Sponsor and News Updates

Finally, I’d like to thank our new sponsors!

Digital Ocean has shipped three of their Groupers — elegant wireless AppleTalk nodes that will allow the two manpack Macs to coexist transparently on the same network with the two shipboard Macs. This is a critical component in our overall control and file-management scheme, and will go a long way toward achieving a seamless work environment that migrates from ship to kayak to land with minimal disruption.

Digital Vision is providing a SCSI frame grabber that will live in the main Mac and appear as a node on the video crossbar — allowing any video source to be inhaled and converted to a publishable image. Our first demo of the wireless manpack, in fact, will use both this and a pair of Groupers to allow an ambulatory PowerBook user to control the video turret from a tool within Netscape, aim the camera at some part of the lab, and see an interlaced GIF appear on the LCD.

Yakima quite amazed me a couple of weeks ago by swiftly solving our kayak-portaging needs — with only two days elapsing between initial phone contact and Fed-Ex shipment of a full system for carrying two boats on the diesel truck. The racks went together easily and logically, and passed the brutal test of 3,000 miles and lots of on-off cycles.

Finally, my father, Ed Roberts, has just made a donation to help support the rigging and outfitting of the new boat. While we are by no means fully “bankrolled,” this significantly reduces the impact of the myriad hardware needs for which we are unlikely to obtain sponsorship. You know what BOAT stands for… “Break Out Another Thousand”…

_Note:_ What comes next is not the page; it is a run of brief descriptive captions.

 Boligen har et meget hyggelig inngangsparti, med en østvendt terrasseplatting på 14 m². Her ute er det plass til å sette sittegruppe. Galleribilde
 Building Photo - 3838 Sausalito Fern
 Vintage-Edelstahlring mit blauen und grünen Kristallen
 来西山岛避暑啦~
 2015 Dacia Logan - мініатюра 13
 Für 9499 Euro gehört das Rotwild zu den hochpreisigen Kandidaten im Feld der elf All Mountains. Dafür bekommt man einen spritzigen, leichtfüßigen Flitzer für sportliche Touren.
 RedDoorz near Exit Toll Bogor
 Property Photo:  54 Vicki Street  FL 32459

In a future issue, I’ll recap the full sponsor list with a brief summary of each — the foregoing are just the latest. Our deep thanks go to everyone who helps make this possible!

With that, we bring this issue to a close — tomorrow I meet with all the new student teams, then take off for Los Angeles with Paul (who has just finished assembling a light bar while I’ve been writing this, allowing us to legally haul that rustbucket unlit trailer down the freeway!).